Diabetes mellitus (DM) is an established risk factor of MACCE after PCI and was present in 42% of the patients in the Sleep and Stent Study (4). In this post hoc analysis, we hypothesized that patients with combined OSA and DM were at a particularly high risk of developing MACCE after PCI.

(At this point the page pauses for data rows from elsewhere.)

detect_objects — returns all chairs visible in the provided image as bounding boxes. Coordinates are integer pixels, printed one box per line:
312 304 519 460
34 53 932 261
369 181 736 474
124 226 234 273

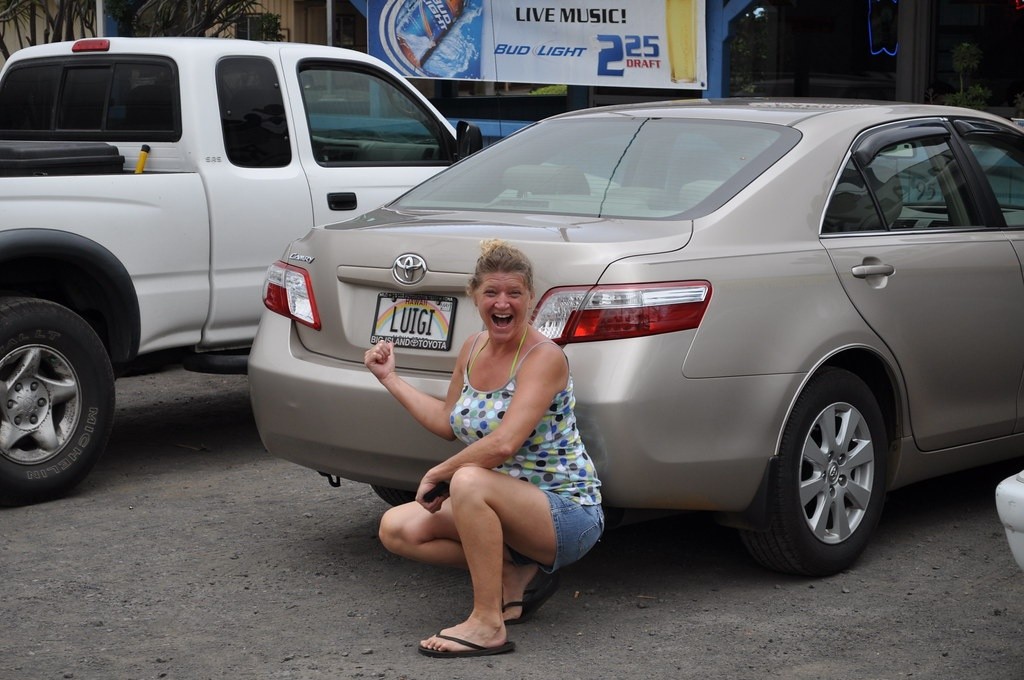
137 73 175 118
70 84 163 131
657 167 730 211
31 73 94 134
623 149 678 194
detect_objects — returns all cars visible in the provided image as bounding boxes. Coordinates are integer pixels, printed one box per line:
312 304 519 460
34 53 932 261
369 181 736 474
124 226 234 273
246 96 1024 582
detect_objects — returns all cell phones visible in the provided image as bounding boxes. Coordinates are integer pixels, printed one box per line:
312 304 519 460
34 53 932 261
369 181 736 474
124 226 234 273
422 483 449 503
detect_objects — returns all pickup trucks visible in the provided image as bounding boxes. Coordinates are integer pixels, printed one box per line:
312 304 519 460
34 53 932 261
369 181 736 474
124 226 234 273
0 37 621 508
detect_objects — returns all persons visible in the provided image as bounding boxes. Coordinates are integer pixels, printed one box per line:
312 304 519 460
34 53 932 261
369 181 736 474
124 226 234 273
364 239 604 659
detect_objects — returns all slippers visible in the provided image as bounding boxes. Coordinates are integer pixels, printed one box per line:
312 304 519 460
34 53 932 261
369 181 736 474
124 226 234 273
502 574 558 625
418 629 515 658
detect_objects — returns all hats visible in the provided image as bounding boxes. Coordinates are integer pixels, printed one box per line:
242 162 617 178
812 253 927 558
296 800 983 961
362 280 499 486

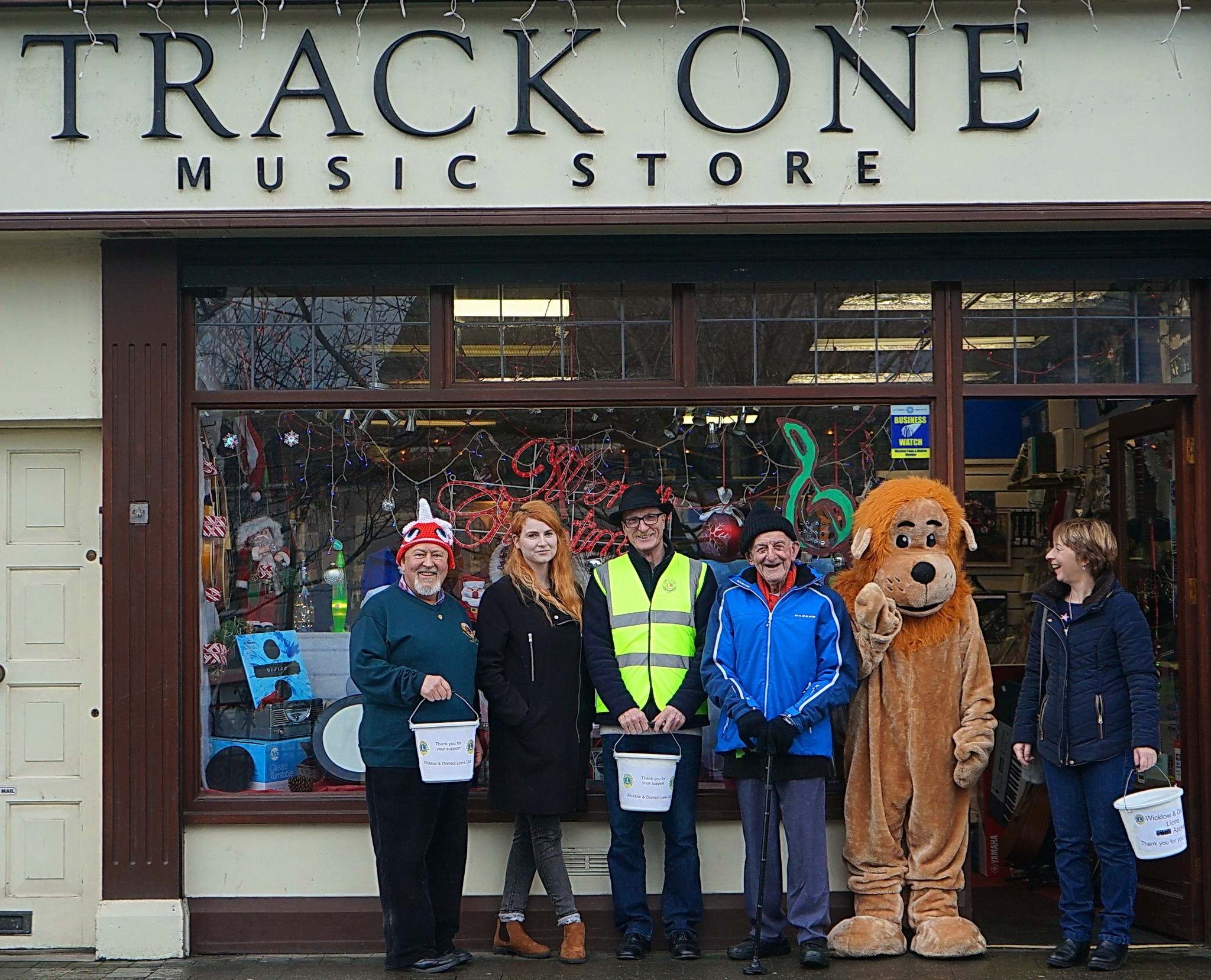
396 498 458 572
608 483 675 529
739 497 798 556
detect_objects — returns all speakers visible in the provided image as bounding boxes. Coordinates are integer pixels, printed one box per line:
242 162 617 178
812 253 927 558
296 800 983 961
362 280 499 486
1028 432 1056 476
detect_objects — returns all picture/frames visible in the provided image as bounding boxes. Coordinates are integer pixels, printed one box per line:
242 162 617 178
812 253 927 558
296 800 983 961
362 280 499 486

The Sleep and Stent Study was an observational study evaluating the effects of OSA on cardiovascular outcomes in patients undergoing PCI. The detailed methodology and inclusion and exclusion criteria have been published previously (5). After an overnight sleep study, the recruited patients were classified as OSA(+) (apnea-hypopnea index ≥15 events per hour) or OSA(−) (<15 events per hour). Studies have suggested the possible interaction between DM and OSA in glycemic control and the progression of chronic diabetic complications (6–8). As such, the primary aim of this post hoc analysis was to determine whether the effects of OSA in the occurrence of cardiovascular outcomes, defined as MACCE composed of cardiovascular mortality, nonfatal myocardial infarction, or nonfatal stroke, may be modified by DM status.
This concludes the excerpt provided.